> **GOAL OF THE EXERCISE**
Indicate, with the number alone, how many lines in the listing below hold the string "solid".

──────

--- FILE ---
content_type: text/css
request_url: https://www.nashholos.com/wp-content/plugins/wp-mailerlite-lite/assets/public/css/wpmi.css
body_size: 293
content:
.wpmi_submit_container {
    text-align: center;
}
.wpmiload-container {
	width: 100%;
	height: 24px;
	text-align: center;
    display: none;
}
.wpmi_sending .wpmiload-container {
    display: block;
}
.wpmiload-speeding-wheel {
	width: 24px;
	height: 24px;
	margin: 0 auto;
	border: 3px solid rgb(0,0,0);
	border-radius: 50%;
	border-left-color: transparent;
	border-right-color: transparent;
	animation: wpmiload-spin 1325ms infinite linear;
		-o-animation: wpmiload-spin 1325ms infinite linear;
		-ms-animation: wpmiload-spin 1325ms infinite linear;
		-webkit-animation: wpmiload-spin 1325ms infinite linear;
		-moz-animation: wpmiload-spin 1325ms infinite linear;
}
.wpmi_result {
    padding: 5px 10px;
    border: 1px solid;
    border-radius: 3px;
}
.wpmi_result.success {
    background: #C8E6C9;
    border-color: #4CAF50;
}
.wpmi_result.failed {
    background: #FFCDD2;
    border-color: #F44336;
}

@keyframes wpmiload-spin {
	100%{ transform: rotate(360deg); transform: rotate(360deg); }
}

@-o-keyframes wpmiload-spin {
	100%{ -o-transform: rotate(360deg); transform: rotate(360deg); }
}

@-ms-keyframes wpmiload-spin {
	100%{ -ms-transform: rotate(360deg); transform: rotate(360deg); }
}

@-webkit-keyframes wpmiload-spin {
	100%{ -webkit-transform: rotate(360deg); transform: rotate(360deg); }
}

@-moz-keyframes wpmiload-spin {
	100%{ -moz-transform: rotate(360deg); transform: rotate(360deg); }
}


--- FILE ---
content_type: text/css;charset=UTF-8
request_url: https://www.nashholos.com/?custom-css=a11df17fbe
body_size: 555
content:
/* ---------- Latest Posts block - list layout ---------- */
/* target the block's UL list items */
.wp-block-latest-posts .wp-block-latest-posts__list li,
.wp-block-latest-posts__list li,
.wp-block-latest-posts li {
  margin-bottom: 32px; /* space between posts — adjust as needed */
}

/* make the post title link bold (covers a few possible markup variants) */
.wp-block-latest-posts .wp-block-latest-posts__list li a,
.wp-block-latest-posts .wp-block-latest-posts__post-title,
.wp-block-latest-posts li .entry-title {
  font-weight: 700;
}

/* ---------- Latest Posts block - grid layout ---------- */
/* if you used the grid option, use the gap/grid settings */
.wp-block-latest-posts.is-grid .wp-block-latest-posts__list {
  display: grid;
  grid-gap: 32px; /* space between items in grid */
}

──────

> **EXERCISE SOLUTION**
2